Boston Globe: A Good Kennedy Behaving Badly

Jerzy MacWiiliams jerzymac at hotmail.com
Thu Jul 22 14:29:07 PDT 1999


A GOOD KENNEDY BEHAVING BADLY

By Brian McGrory, Globe Staff Date: FRIDAY, June 4, 1999

For no obvious reason, I used to casually inform people that John F. Kennedy Jr. and I were born on the same day. If that gave anyone cause to relate us, then I took it as the price of vicarious fame.

I bring this up not in the way of confession -- truth is, he's actually a year and five days older than me -- but frustration. For so many years and so many people, this Kennedy represented the sliver of virtue in a family that was irreversibly evolving into a national disgrace. The only son of the late president, he was the most aristocratic and best bred of a new generation of pampered prima donnas, raised by a mother who sheltered her children from the pandering masses and prying press.

He was lovable when he was young, playing under the Oval Office desk in that famous 1962 photograph, saluting at his father's funeral a year later. As a man coming into his own, he seemed as normal as a Kennedy can be, pedaling around Manhattan on his mountain bike, failing the New York Bar exam a pair of times, quaintly declaring, ``I'm clearly not a major legal genius.''

And his 1996 wedding to the breathtakingly beautiful Carolyn Bessette on a remote barrier island off the coast of Georgia before the horde of paparazzi could find their way still stands as a monument to good taste in a culture that prizes publicity over privacy.

So here we are in 1999, and something has gone so terribly wrong. John Kennedy Jr., in the absence of his mother, has turned out to be something of a whore.

He is suddenly everywhere, drinking in his celebrity, prancing from Upper West Side gallery openings to Midtown society balls, implicitly pitching his lightweight magazine, George. It appears as if his clothing stipend has been cut, given the frequency in which he is photographed without a shirt.

The turning point came in August 1997, when he burst the Kennedy code of silence and wrote a magazine essay describing first cousins Joseph and Michael Kennedy as ``poster boys for bad behavior.'' His thoughts were incomprehensible -- ``vapid,'' according to The New York Times.

The essay was odd enough. But on that very same page, you'll recall, Kennedy posed naked, his arms wrapped around his knees in courteous coverage of his privates. Go figure.

Flash ahead past so many bare-chested shots and a few high-profile marital spats to this March, when Kennedy made a late-night pilgrimage to the Montgomery County Detention Center in Maryland to meet with imprisoned boxer Mike Tyson -- a visit that intentionally and absurdly summoned images of his father's civil rights record in the South.

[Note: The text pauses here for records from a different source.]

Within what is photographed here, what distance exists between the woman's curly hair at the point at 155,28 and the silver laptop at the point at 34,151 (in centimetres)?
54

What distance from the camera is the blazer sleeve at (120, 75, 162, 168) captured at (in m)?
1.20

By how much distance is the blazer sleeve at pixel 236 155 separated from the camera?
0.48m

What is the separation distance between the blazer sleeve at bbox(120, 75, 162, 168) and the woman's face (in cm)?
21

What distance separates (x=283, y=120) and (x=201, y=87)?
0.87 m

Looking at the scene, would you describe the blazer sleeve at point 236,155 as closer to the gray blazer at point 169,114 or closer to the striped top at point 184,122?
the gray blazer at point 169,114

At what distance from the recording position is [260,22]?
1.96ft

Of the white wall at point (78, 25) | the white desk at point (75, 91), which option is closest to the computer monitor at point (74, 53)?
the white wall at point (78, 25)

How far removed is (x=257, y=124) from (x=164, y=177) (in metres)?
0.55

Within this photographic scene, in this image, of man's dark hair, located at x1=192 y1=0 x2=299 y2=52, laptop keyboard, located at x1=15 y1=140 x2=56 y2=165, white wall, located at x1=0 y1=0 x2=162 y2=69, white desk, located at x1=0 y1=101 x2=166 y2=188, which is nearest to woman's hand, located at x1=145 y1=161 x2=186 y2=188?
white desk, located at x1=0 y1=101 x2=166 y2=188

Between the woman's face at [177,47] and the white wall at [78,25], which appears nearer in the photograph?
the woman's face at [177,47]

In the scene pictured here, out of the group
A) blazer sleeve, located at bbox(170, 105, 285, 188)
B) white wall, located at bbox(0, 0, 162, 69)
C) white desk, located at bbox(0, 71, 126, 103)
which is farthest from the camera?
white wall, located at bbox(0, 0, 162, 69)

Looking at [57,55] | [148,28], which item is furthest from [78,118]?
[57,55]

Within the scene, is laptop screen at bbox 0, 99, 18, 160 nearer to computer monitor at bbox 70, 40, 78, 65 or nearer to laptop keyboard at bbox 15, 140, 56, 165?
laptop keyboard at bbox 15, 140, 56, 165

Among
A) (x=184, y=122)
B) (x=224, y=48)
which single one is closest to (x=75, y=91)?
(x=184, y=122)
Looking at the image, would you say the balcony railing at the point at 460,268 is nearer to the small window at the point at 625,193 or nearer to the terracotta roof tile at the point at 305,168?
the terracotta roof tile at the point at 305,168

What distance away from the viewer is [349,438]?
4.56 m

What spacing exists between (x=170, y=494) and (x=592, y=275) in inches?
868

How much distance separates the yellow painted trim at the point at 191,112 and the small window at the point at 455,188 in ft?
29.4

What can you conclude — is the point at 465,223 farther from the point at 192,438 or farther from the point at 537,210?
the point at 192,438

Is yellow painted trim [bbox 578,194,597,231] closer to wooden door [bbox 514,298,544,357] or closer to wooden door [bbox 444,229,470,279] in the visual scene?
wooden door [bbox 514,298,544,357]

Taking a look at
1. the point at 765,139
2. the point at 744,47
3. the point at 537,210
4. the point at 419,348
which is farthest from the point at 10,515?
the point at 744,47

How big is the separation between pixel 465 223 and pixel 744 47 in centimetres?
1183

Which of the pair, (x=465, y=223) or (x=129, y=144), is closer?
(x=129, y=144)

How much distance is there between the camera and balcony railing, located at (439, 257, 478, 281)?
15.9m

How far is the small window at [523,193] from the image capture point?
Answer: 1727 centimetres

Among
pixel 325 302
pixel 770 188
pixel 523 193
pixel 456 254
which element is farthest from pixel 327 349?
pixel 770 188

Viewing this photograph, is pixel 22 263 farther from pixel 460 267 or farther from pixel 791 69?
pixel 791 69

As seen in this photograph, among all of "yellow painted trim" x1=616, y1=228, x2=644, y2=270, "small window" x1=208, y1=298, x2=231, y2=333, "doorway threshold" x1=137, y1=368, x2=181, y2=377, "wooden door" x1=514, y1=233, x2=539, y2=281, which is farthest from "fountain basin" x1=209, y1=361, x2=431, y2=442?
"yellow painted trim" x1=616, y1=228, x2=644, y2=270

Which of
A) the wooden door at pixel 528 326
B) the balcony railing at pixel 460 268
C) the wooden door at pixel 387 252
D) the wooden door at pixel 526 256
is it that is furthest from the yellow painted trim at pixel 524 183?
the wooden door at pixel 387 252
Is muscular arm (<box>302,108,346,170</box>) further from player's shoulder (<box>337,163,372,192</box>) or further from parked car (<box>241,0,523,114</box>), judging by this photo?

Afterward, on the prison steps, he told the gathered reporters he was a ``friend'' of Tyson's, and suggested the boxer was ``a much different man . . . than his public image would suggest.''

Let's be clear. Tyson is a convicted rapist. He bit off a chunk of Evander Holyfield's ear during a 1997 match he was destined to lose. He punched out a motorist involved with him in a fender bender. His isn't an issue of image, but felony.

Last month, Kennedy's antics took a more disgusting turn. He invited Hustler publisher Larry Flynt to the annual White House correspondents dinner, and Flynt showed up -- attired in a satin green dinner jacket with dragons embroidered on his lapels.

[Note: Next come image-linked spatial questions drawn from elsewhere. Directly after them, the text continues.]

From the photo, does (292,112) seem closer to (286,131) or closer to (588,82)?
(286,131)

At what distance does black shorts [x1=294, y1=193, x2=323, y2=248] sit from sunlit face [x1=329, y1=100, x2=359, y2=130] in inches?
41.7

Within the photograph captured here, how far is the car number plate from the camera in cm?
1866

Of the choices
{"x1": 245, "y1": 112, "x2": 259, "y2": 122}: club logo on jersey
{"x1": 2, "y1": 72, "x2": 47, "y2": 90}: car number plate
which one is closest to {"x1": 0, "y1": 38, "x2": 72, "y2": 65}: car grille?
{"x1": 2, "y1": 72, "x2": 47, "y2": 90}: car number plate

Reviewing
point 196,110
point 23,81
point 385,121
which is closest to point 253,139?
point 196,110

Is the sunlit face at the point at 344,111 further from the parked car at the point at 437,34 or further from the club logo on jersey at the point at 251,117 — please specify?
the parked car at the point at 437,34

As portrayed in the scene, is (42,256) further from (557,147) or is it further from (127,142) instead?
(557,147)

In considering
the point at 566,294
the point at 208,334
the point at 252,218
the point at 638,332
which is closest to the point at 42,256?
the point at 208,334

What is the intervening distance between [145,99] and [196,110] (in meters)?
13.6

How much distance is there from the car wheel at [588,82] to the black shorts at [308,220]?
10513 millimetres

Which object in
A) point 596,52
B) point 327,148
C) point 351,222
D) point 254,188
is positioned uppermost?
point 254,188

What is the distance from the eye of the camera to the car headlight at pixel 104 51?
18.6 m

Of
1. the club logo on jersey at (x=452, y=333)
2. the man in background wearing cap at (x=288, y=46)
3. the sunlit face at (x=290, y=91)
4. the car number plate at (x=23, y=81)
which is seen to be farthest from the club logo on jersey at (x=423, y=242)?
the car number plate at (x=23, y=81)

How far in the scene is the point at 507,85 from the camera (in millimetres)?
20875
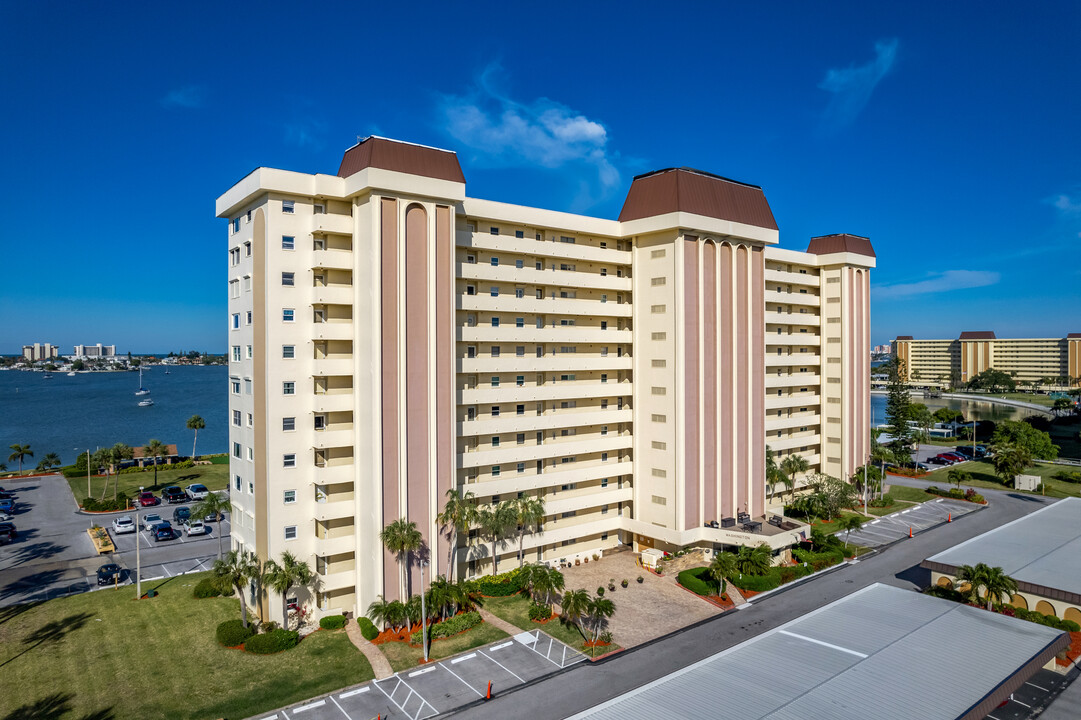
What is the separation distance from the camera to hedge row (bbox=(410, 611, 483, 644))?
35.9 metres

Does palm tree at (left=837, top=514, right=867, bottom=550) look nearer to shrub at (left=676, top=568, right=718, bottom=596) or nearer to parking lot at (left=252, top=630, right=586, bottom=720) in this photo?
shrub at (left=676, top=568, right=718, bottom=596)

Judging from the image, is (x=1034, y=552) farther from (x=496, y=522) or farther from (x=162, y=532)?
(x=162, y=532)

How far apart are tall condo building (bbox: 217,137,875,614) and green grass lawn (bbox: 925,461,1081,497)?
70.1 feet

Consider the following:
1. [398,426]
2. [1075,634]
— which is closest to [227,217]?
[398,426]

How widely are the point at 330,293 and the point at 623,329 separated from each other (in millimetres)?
25111

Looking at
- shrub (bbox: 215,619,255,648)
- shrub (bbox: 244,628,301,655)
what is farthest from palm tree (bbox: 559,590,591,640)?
shrub (bbox: 215,619,255,648)

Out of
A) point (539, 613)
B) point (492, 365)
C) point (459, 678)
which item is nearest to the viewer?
point (459, 678)

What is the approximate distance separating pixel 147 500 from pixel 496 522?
49.0m

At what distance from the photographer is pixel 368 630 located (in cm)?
3575

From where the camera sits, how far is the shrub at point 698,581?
4247cm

If this was intended to be some sort of joke, the punch line was lost on anyone with good sense or decency. Flynt is a hard-core pornographer of the worst kind, a racist without apology. He has been accused of sexually abusing his own children. And as National Journal editor Michael Kelly pointed out, Flynt published unauthorized nude photos of Jacqueline Kennedy Onassis, Kennedy's mother, in 1975.

Kennedy fancies himself a journalist. Truth is, he bought himself a magazine editorship with his inherited money and fame, and now dedicates that magazine to glitz. The June cover story, for example: ``How Star Wars Will Change American Politics.''

I called him last week to discuss his upcoming plans. Would he launch a TV show, as has been discussed? Was he influenced by his father, who said that when he left the presidency he wanted to edit a great newspaper? Does he really believe he's gotten to know Tyson since they met?

He didn't return the call. A spokeswoman said he doesn't respond to reporters -- an interesting position for a journalist. So we wait and wonder what he'll do next, what craven embarrassment he'll bring to a profession that really isn't his. Who would have thought: John-John, just another Kennedy, a poster boy for bad behavior.